▶ [Your goal]
Convert the lines from the one containing "What is the extent" through the last line of the items, inclusive, into a JSON array of strings. Use one string per line and omit blank lines.

--- Start of Material shown ---

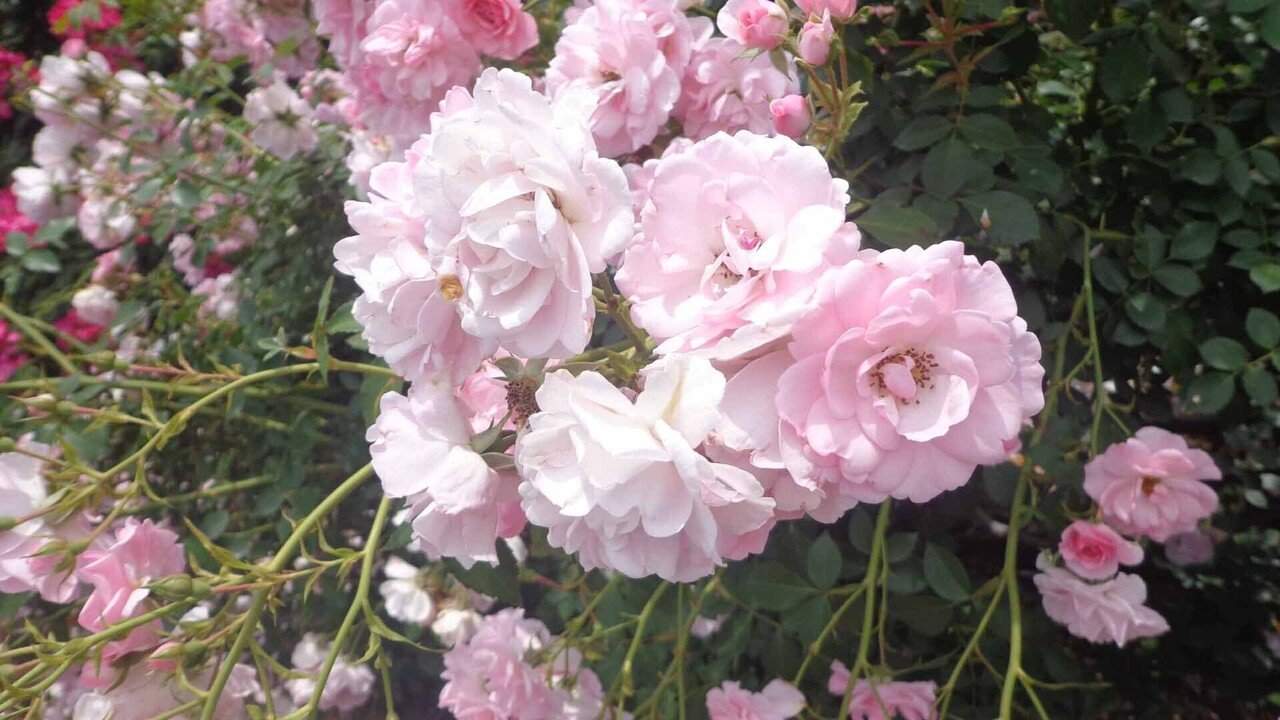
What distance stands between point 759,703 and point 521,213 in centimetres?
75

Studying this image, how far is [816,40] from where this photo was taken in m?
0.76

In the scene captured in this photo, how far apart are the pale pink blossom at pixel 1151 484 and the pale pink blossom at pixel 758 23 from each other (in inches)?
25.6

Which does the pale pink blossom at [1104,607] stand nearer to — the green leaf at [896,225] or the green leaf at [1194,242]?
the green leaf at [1194,242]

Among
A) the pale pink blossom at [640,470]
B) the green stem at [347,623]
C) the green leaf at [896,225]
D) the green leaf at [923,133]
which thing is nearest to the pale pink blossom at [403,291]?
the pale pink blossom at [640,470]

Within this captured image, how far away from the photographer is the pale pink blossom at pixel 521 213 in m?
0.56

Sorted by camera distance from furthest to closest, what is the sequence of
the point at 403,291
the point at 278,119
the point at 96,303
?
the point at 96,303
the point at 278,119
the point at 403,291

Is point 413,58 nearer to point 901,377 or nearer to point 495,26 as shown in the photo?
point 495,26

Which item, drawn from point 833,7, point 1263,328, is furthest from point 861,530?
point 833,7

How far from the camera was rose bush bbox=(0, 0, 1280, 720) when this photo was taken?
551 millimetres

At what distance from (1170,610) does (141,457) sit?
6.01 ft

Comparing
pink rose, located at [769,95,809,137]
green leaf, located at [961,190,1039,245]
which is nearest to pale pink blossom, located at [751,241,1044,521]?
pink rose, located at [769,95,809,137]

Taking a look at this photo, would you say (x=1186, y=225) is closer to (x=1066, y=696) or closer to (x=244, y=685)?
(x=1066, y=696)

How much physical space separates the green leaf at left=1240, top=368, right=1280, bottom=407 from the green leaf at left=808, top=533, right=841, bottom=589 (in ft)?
1.87

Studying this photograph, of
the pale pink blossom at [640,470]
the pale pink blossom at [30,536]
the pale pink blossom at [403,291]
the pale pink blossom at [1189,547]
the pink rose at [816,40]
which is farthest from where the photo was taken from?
the pale pink blossom at [1189,547]
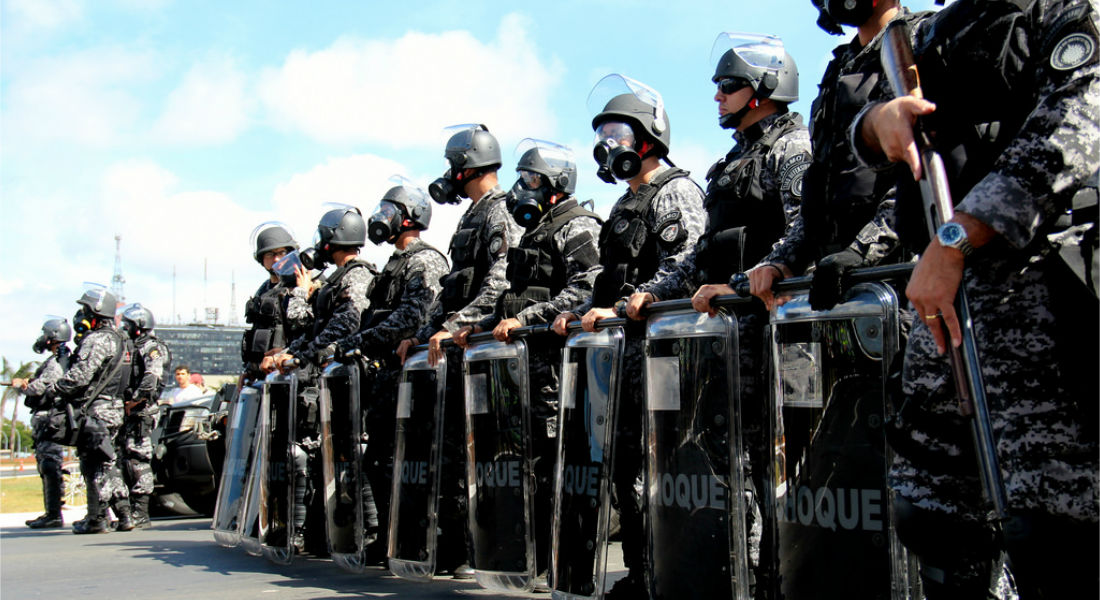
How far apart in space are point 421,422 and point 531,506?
39.9 inches

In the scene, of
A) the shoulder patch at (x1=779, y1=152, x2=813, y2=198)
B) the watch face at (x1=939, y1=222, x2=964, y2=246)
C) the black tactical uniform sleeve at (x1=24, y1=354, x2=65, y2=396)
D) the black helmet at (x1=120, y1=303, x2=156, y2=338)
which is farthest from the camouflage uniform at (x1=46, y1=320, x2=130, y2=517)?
the watch face at (x1=939, y1=222, x2=964, y2=246)

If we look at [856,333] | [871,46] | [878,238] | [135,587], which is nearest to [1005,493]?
[856,333]

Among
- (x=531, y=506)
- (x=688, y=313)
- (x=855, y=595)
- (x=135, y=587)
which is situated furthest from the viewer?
(x=135, y=587)

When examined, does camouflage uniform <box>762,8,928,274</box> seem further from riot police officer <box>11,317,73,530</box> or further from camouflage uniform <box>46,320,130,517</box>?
riot police officer <box>11,317,73,530</box>

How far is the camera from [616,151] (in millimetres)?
→ 4926

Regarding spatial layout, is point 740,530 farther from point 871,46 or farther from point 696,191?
point 696,191

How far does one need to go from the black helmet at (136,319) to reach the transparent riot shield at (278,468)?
220 inches

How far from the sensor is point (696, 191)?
469 centimetres

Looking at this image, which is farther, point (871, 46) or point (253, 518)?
point (253, 518)

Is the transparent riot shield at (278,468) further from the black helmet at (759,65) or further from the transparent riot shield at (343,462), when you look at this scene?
the black helmet at (759,65)

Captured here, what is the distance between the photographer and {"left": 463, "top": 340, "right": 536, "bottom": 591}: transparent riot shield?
178 inches

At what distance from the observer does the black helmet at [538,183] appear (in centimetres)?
568

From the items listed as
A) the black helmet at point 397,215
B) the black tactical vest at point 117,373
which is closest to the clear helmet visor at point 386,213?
the black helmet at point 397,215

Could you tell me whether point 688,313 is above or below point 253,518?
above
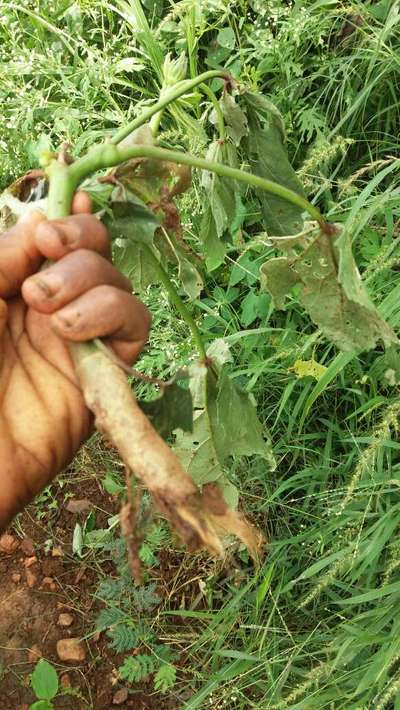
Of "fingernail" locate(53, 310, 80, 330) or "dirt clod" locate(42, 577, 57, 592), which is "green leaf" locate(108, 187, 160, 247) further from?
"dirt clod" locate(42, 577, 57, 592)

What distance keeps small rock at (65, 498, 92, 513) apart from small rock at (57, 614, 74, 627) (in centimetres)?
31

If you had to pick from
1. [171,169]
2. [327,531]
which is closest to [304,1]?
[171,169]

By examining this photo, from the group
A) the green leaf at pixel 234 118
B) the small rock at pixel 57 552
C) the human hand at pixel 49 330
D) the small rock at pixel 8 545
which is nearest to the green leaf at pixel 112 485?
the small rock at pixel 57 552

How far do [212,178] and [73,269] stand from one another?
54 cm

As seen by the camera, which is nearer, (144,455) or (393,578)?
(144,455)

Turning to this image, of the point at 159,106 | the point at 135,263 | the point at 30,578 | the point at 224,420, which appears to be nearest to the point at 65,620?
the point at 30,578

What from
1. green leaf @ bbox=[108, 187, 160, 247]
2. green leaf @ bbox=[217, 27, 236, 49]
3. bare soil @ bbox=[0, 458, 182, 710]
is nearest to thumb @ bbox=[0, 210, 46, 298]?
green leaf @ bbox=[108, 187, 160, 247]

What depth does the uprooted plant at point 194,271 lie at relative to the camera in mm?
845

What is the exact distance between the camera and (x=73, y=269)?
91 centimetres

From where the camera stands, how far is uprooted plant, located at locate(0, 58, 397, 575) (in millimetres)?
845

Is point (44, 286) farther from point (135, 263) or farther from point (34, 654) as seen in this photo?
point (34, 654)

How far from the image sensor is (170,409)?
1.02 meters

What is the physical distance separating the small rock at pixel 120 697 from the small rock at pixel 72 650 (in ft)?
0.46

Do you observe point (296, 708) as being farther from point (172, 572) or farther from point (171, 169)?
point (171, 169)
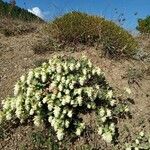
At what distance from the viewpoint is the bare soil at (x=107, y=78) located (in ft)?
25.8

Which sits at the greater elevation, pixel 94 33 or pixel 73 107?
pixel 94 33

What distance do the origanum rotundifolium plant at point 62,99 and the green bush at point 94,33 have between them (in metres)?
2.00

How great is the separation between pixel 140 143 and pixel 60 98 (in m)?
1.51

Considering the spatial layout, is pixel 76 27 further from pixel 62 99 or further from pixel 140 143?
pixel 140 143

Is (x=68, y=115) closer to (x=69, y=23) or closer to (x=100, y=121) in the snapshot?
(x=100, y=121)

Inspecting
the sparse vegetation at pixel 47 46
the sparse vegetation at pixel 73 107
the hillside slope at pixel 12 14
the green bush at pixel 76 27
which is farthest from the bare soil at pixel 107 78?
the hillside slope at pixel 12 14

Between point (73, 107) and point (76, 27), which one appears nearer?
point (73, 107)

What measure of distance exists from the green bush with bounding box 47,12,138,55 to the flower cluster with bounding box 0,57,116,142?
1994mm

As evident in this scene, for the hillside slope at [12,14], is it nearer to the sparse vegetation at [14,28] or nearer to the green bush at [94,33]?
the sparse vegetation at [14,28]

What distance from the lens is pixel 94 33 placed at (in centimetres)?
1056

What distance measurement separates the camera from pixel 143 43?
12.8 meters

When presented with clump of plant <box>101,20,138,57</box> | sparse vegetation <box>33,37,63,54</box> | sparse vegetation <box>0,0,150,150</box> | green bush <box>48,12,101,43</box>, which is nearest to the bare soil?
sparse vegetation <box>0,0,150,150</box>

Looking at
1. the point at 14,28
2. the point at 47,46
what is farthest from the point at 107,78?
the point at 14,28

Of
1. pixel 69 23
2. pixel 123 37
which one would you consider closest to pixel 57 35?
pixel 69 23
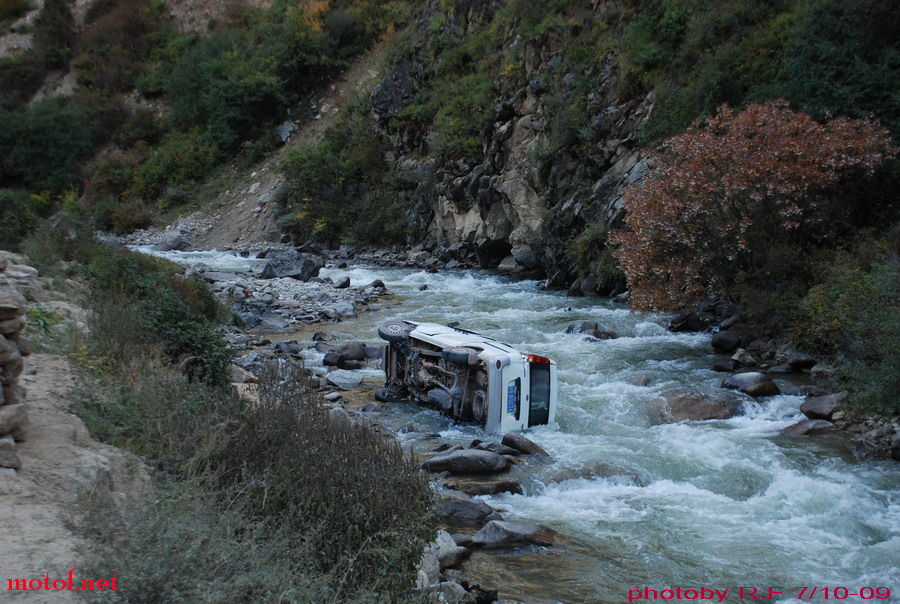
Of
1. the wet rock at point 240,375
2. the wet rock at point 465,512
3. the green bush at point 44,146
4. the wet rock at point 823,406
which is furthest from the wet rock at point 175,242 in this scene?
the wet rock at point 823,406

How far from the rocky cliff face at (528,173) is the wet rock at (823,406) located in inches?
363

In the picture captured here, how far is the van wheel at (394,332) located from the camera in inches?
378

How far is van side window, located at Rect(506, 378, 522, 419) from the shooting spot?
8.30m

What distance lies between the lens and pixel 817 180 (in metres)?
11.4

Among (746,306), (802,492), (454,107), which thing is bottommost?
(802,492)

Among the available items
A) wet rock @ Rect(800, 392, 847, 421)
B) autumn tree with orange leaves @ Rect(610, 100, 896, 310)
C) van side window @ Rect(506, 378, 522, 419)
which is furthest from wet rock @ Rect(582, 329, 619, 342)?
van side window @ Rect(506, 378, 522, 419)

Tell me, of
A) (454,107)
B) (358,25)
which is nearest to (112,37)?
(358,25)

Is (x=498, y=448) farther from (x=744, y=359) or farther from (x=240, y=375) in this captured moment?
(x=744, y=359)

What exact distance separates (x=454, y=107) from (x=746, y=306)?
18.3 metres

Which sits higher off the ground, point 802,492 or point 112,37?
point 112,37

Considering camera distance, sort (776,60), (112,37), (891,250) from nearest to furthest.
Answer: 1. (891,250)
2. (776,60)
3. (112,37)

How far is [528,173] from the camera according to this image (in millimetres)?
22203

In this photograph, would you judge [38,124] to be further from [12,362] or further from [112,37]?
[12,362]

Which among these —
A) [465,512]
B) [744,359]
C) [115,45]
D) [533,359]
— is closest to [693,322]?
[744,359]
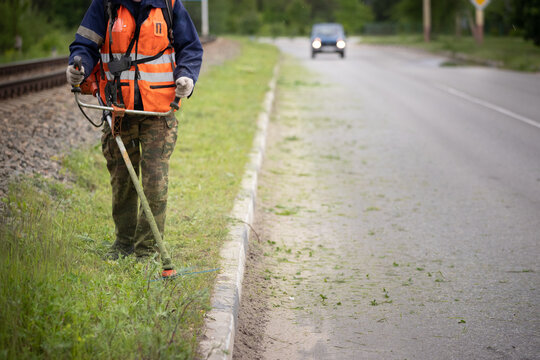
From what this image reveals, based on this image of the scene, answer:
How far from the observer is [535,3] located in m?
28.0

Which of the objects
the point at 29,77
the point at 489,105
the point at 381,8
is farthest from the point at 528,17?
the point at 381,8

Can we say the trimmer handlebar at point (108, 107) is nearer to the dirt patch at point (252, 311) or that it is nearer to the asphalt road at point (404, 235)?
the dirt patch at point (252, 311)

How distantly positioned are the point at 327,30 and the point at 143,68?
30.8m

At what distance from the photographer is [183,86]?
4230 millimetres

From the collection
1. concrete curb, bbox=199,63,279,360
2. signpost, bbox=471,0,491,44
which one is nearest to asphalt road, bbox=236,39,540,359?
concrete curb, bbox=199,63,279,360

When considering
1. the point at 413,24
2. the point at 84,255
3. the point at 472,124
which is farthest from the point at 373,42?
the point at 84,255

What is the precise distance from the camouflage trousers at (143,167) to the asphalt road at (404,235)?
966 millimetres

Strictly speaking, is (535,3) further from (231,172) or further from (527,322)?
(527,322)

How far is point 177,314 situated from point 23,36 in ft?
76.0

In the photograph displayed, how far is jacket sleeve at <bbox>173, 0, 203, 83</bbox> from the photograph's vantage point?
171 inches

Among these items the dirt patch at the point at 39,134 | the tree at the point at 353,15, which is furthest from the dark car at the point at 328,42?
the tree at the point at 353,15

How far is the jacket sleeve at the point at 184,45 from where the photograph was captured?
14.3 feet

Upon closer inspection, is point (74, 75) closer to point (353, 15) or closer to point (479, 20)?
point (479, 20)

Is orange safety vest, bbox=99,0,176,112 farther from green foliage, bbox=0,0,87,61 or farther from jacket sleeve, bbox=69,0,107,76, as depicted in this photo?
green foliage, bbox=0,0,87,61
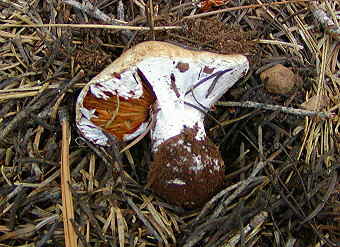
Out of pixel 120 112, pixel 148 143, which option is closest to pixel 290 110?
pixel 148 143

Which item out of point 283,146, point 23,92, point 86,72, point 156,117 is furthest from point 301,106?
point 23,92

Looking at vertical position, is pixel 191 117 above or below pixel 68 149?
above

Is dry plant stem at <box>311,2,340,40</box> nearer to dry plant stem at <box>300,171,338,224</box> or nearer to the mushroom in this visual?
the mushroom

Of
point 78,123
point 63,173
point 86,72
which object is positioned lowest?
point 63,173

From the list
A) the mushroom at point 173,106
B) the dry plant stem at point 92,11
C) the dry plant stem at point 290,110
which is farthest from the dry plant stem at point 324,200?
the dry plant stem at point 92,11

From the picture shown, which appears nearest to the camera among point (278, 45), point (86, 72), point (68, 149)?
point (68, 149)

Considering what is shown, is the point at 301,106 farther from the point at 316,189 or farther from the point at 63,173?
the point at 63,173

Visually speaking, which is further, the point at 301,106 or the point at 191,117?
the point at 301,106
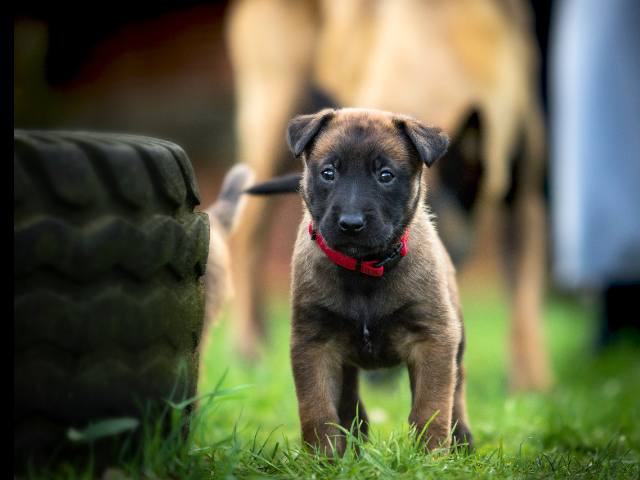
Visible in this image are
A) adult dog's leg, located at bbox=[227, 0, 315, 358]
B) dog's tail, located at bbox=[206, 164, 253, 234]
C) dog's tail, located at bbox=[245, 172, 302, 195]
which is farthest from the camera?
adult dog's leg, located at bbox=[227, 0, 315, 358]

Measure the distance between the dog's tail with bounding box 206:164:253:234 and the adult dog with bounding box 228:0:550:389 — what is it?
3.98ft

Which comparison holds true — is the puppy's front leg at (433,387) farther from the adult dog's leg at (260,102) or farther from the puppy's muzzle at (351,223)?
the adult dog's leg at (260,102)

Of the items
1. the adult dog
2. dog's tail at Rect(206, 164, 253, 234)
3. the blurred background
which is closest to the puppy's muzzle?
dog's tail at Rect(206, 164, 253, 234)

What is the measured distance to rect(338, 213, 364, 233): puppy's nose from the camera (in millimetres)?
2662

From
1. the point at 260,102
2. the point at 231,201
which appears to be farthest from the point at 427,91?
the point at 260,102

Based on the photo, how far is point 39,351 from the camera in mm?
2057

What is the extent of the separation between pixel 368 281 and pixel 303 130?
511 millimetres

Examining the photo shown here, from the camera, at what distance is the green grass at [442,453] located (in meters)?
2.34

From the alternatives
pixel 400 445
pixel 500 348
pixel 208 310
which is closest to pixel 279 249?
pixel 500 348

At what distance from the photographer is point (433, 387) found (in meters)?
2.69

--- End of Material shown ---

▶ [Result for this exercise]
[
  "What is the extent of the separation between pixel 368 281 and pixel 303 130?",
  "511 millimetres",
  "Examining the photo shown here, from the camera, at what distance is the green grass at [442,453] located (in meters)?",
  "2.34",
  "From the alternatives",
  "pixel 400 445",
  "pixel 500 348",
  "pixel 208 310",
  "which is closest to pixel 279 249?",
  "pixel 500 348",
  "At what distance from the photographer is point (433, 387) found (in meters)?",
  "2.69"
]